One of the first projects funded by the foundation was research into obesity, inspired by John Arnold's interest after hearing an interview with Gary Taubes on the EconTalk podcast. This led to a $4.7 million seed grant to the Nutrition Science Initiative (NuSI), a nonprofit co-founded by Taubes and Peter Attia to investigate the causes of obesity. The foundation later promised an additional $35.5 million. It also funds The Nutrition Coalition, which advocates for changes in how the Dietary Guidelines for America are formulated.
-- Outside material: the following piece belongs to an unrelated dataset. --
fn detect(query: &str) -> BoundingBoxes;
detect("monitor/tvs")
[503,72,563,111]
The foundation provided a $5.25 million grant to launch the Center for Open Science, followed by an additional $10 million in funding by 2017. The Center has undertaken reproducibility projects to confirm the validity of published scientific research.

The foundation also funded the launch of the Meta-Research Innovation Center at Stanford at Stanford University, led by John Ioannidis and Steven Goodman, to study ways to improve scientific research; and supported the AllTrials initiative co-led by Ben Goldacre.

As of 2017, Arnold Ventures had given around $80 million in grants under its "Research Integrity" initiative.